コロの身体を、青白く光る剣が切り裂いた。
「調子に乗るでないわ、この犬ッコロがっ・・・!!」
防毒マスクの下の貌を激怒に歪め、サンダルフォンが前線に飛び出してきたのだ。コロもその一閃の勢いに耐えきれず、雪の上にぼふんと大きな身を墜落させた。

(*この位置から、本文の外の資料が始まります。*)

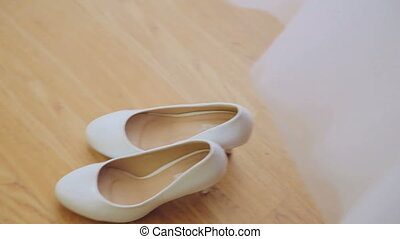 Brides wedding shoes decorated with rhinestones on the floor...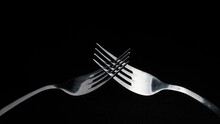 Two Forks Crossed On A Dark Ba...
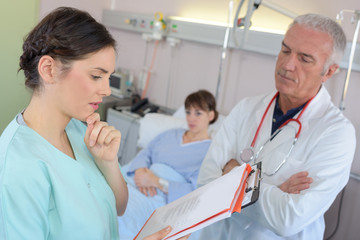 male doctor discussing some medical records with nurse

再びサンダルフォンが跳躍する。コロは言うことを聞かない身体に鞭打って、なんとか一撃を躱した。しかし思いもよらない、コロの背後から、全く同じ勢いの剣戟が襲いかかってきて、コロは背中をばっさりと斬られた。およそ人間業とは思えない軽々とした挙動で、メタトロンが助太刀に入ってきたのだ。
「トロン!お前さんは指揮に集中を!」
「がううううっ!!」
威嚇する様に吠え、コロは一瞬動きを止めたサンダルフォンに飛びかかり、その貌からマスクを剥ぎ取った!
「ふざけんな犬があああああ!!」
真っ白な肌に一筋、コロの牙か爪でつけられたひっかき傷を浮かべた顔を憤怒の表情に変え、黄石の瞳を殺意にぎらと光らせ、サンダルフォンは再び間合いを取ったコロに斬りかかった。
その瞬間。メタトロンははっとした。サンダルフォンの背後に居た彼・・・他でも無い彼等が放逐したマーヴェラスが、サンダルフォンを指さし、戦争に加わっている友軍敵軍全員に響き渡る様な大声で叫んだ。
「見よ、皆の衆!何故あの双子はマスクも防毒薬もないのにこの毒を目の前にして生きていられるのか!